**Information given**
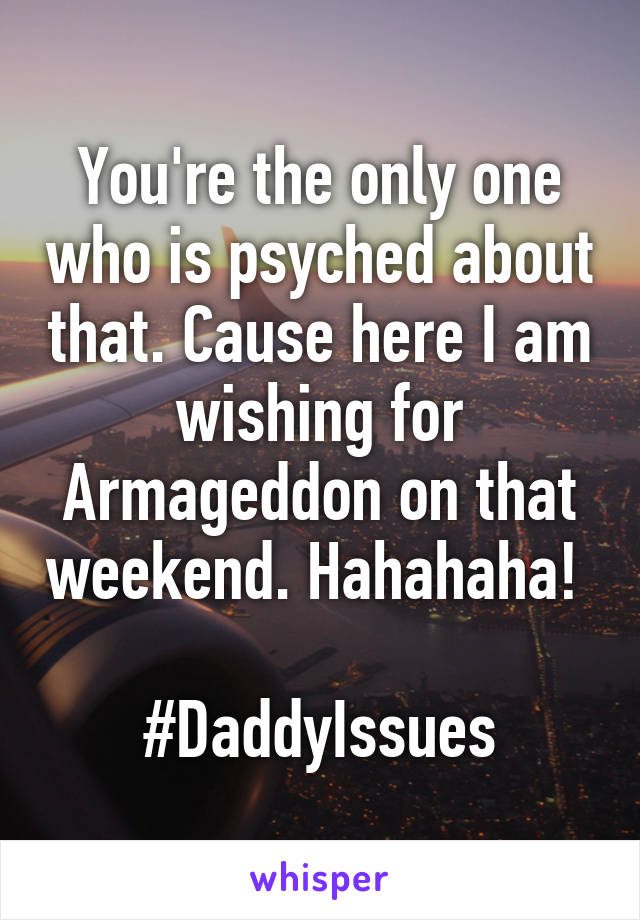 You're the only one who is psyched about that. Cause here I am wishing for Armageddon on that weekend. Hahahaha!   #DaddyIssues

---

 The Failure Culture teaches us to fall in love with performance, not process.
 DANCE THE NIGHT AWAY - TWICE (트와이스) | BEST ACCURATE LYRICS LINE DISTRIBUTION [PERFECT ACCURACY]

--

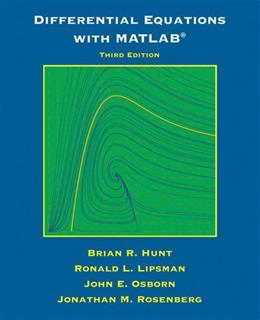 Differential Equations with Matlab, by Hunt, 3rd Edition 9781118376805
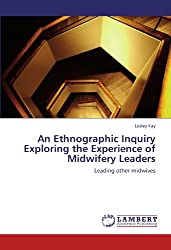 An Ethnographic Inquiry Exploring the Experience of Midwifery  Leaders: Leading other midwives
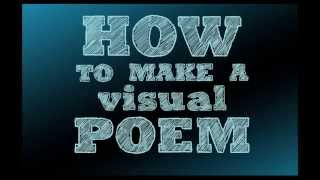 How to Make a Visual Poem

**Your task**
Without the pictures, give again exactly the lines above starting at the line containing "An Ethnographic Inquiry" and ending at the line containing "How to Make a Visual Poem".

**Problem solution**
 An Ethnographic Inquiry Exploring the Experience of Midwifery  Leaders: Leading other midwives
 How to Make a Visual Poem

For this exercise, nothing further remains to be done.